● Dataset extract

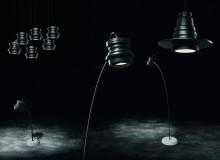 Floor Lamps Suite 22 Interiors Markham Toronto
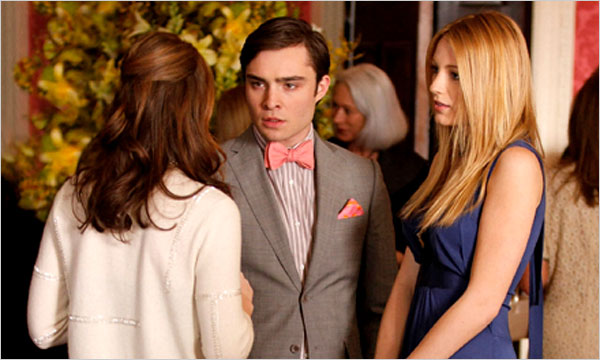 Chuck Bass on Gossip Girl, thepreppyprincess.files.wordpress.com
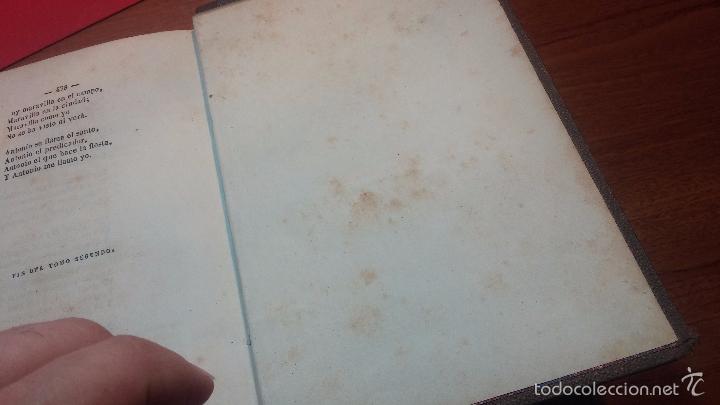 Libros antiguos: Dos libros o dos tomos en uno de 1865, Coplas y Seguidillas - Foto 34 - 56653889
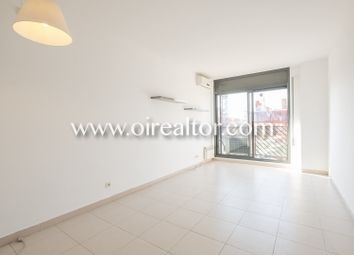 Thumbnail 2 bed apartment for sale in Hostafrancs, Barcelona, Spain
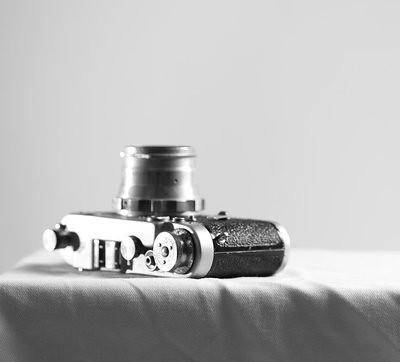 camera1-3 ©  pavel v protasov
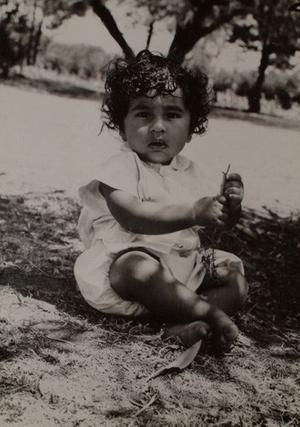 Rajiv about 6 months old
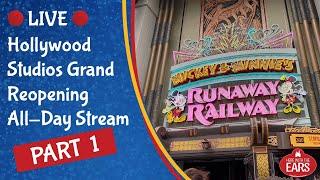 🔴 Live: Hollywood Studios Grand Reopening PART 1 - Walt Disney World Live Stream 🔴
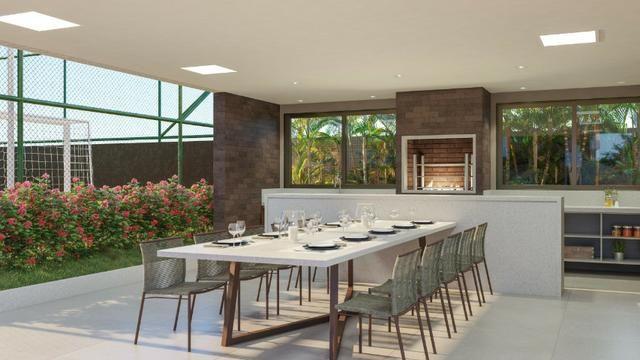 Lançamento Celi - Reserva Alameda - 2 e 3 Qtos c/ até 03 suites - Na Alameda das Árvores - Foto 5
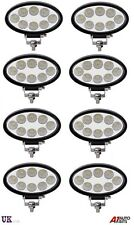8 x 24 W DEL Travail Lumière Ovale Flood Driving Lampe Offroad LIGHT BAR SUV CAMION 4X4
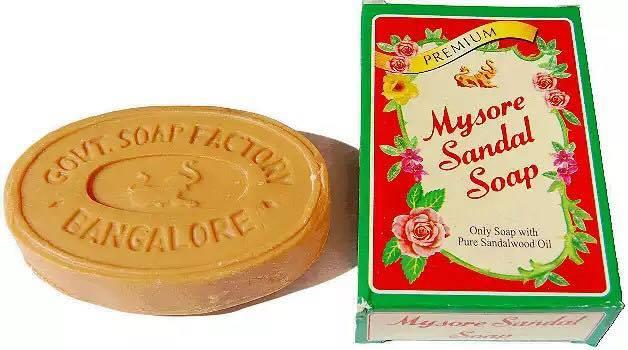 mysore sandal soap 100 years bbsrbuzz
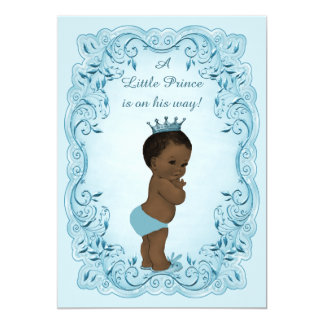 Ethnic Vintage Prince Blue Baby Shower 5x7 Paper Invitation Card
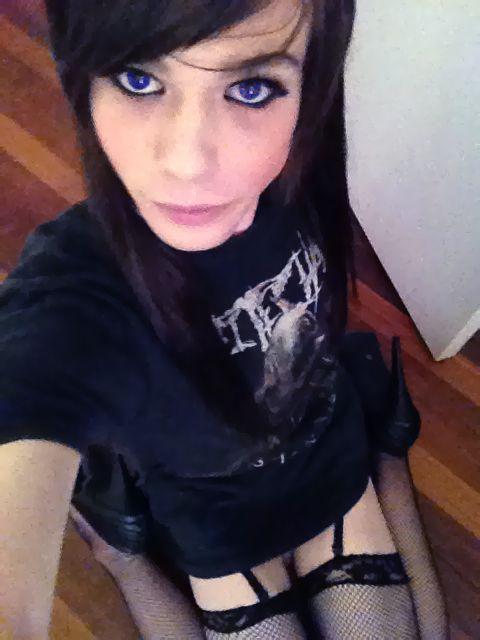 metal looking crossdresser tgirl cute girls who are boys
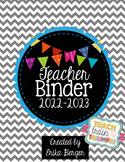 Chevron & Bright Bunting Teacher Binder {2016-2017}
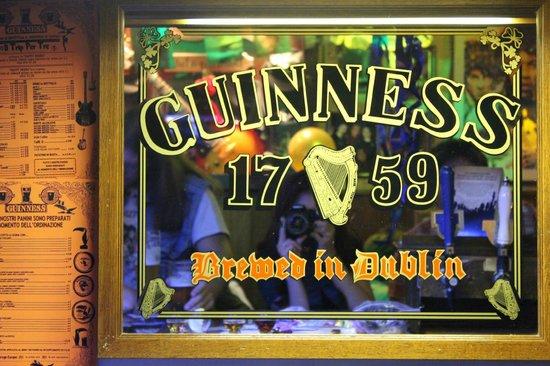 Trip per Tre: Guinness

● Required action
Nothing but the pictures is to be left out; the rest of the listing should be copied exactly.

● Finished exercise
 Floor Lamps Suite 22 Interiors Markham Toronto
 Chuck Bass on Gossip Girl, thepreppyprincess.files.wordpress.com
 Libros antiguos: Dos libros o dos tomos en uno de 1865, Coplas y Seguidillas - Foto 34 - 56653889
 Thumbnail 2 bed apartment for sale in Hostafrancs, Barcelona, Spain
 camera1-3 ©  pavel v protasov
 Rajiv about 6 months old
 🔴 Live: Hollywood Studios Grand Reopening PART 1 - Walt Disney World Live Stream 🔴
 Lançamento Celi - Reserva Alameda - 2 e 3 Qtos c/ até 03 suites - Na Alameda das Árvores - Foto 5
8 x 24 W DEL Travail Lumière Ovale Flood Driving Lampe Offroad LIGHT BAR SUV CAMION 4X4
 mysore sandal soap 100 years bbsrbuzz
 Ethnic Vintage Prince Blue Baby Shower 5x7 Paper Invitation Card
 metal looking crossdresser tgirl cute girls who are boys
 Chevron & Bright Bunting Teacher Binder {2016-2017}
 Trip per Tre: Guinness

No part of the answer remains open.